Extracted text:
Past Event
Day With(out) Art: Asia Focus
MMCA Residency Goyang (Seoul)
Day With(out) Art: Asia Focus
Artists: Dorothy Cheung, Beau Gomez, Nguyen Tan Hoang, Jaewon Kim, Charan Singh, J Triangular and the Women's Video Support Project
Curated by Jaewon Kim, Dayun Ryu
Sponsored by MMCA Residency Goyang
The program will be looping as part of MMCA Residency Goyang Open Studios:
November 8, 2024: 10:00 – 19:00
November 9–10, 2024: 13:00 – 18:00
The program will also screen at Korea National University of Arts on November 29, 2024. More details will be announced soon.
“Day With(out) Art: Asia Focus” brings together an evocative collection of visual stories from Asian and Asian diasporic communities, portraying individuals navigating a world where illness is not simply physical but deeply social and emotional. Selected from videos commissioned for Visual AIDS’s “Day With(out) Art” between 2019 and 2023, the six works situate the experience of living with HIV within social and political contexts shaped by regional and cultural nuances. Employing intimate storytelling methods and diverse visual languages, the program offers a “foreign” yet familiar exploration of identity, social stigma, safety, and love.
Set against the social and medical landscapes of Hong Kong, the Philippines, Taiwan, Korea, India, and other Asian diasporic spaces, the films invite viewers to consider the realities of HIV/AIDS beyond Western narratives, expanding our understanding of what these experiences can encompass. Each story unfolds its own universe, where the extraordinary becomes the mundane, and the universal resonates as personal. Across borders and boundaries, these works chart paths previously unseen toward new expressions of community, personal growth, and solidarity, reimagining how we can look at life with HIV/AIDS yesterday, today and tomorrow.
Video Program
Dorothy Cheung - Heart Murmurs (2023)

Exercise:
Extract the part of the Day With(out) Art: Asia Focus program text that opens with the words containing "Set against the" and closes with "today and tomorrow.", copying it exactly.

Input data:
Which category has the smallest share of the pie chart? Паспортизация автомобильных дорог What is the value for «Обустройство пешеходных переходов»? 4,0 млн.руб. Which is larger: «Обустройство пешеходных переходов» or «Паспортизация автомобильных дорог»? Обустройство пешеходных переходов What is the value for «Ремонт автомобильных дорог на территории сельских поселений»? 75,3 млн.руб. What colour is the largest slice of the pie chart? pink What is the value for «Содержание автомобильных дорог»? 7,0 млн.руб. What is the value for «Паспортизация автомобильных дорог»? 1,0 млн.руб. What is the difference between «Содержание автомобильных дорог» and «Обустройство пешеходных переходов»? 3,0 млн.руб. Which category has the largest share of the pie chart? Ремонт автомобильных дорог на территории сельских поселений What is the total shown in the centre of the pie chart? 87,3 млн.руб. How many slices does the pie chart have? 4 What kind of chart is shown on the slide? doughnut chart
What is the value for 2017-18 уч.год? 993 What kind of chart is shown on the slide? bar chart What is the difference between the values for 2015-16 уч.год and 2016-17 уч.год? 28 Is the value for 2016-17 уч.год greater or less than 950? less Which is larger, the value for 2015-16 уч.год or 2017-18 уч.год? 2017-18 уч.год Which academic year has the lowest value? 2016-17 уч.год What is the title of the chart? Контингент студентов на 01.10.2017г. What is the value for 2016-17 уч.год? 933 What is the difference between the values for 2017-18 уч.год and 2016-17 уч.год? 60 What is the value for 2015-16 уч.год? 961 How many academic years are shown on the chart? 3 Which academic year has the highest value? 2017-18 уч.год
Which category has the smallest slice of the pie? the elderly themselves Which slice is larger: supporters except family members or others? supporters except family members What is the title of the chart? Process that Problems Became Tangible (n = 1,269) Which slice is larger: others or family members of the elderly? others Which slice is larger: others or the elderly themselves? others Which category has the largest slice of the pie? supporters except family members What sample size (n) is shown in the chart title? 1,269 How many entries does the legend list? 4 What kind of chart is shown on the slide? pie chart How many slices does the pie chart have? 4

Solved exercise:
Set against the social and medical landscapes of Hong Kong, the Philippines, Taiwan, Korea, India, and other Asian diasporic spaces, the films invite viewers to consider the realities of HIV/AIDS beyond Western narratives, expanding our understanding of what these experiences can encompass. Each story unfolds its own universe, where the extraordinary becomes the mundane, and the universal resonates as personal. Across borders and boundaries, these works chart paths previously unseen toward new expressions of community, personal growth, and solidarity, reimagining how we can look at life with HIV/AIDS yesterday, today and tomorrow.